ANUSEYE
"Essay On A Drunken Cloud"
(Vincebus Eruptum, 2014)
Secondo album per questa band barese dedita all’hard rock psichedelico e al blues. Essay On A Drunken Cloud è un cupo capovolgimento dalle atmosfere surreali. C’è molto in questi brani di gruppi e generi assai diversi tra loro, che vanno dagli Stooges ai Queens Of The Stone Age, dal garage-punk alla psichedelia.
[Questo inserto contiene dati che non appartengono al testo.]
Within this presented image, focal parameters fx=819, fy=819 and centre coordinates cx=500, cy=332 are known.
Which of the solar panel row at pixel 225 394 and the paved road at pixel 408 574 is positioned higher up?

La band è formata da Claudio Colaianni (chitarra e voce), Luca Stero (chitarra), Michele Valla (basso) e Antonello Carrante (batteria). In realtà ciò che colpisce è la variegata e caleidoscopica varietà di suoni che i quattro cercano di fondere in una sintesi che non sia solo sonora, ma come si può ben comprendere anche intellettiva; per poter così toccare le corde più profonde del nostro animo sulla base di una sinestesia sensoriale. In realtà la vena artistica che più mi sembra affine agli Anuseye è quella dei Tool, per quella disperazione che si riassume nei toni di una liricità fatta di ritmi serrati e calibrati. Così la voce di Claudio è spesso un richiamo a quell’ebbrezza così disarmante e atroce che si ritrova nei pezzi della band californiana. L’album contiene nove brani che sono in un rapporto di continua espansione percettiva, come anelli concentrici generati dal duro sasso del progressive metal gettato nello specchio d’acqua, irregolare, del noise. I brani Cursed Pills e Abyss sono un devastante olocausto sonoro, e, seguono delle tracce che si son succedute quasi a stento nel kaos creativo dei primi pezzi, che si compone di armonie disgreganti ed equilibri vorticosi. L’ultimo brano, Wrong Blues, fa da trait d’union fra le varie cadenze e accenti dell’album, che si compongono come già detto in un amalgama misteriosa e potente al tempo stesso.
Ottima prova dai risultati niente affatto scontati, che da a questa band la possibilità di continuare a metabolizzare tutto il vasto repertorio musicale d’oltreoceano, giungendo anche a formule del tutto innovative e originali, in un crescendo artistico del gruppo nostrano.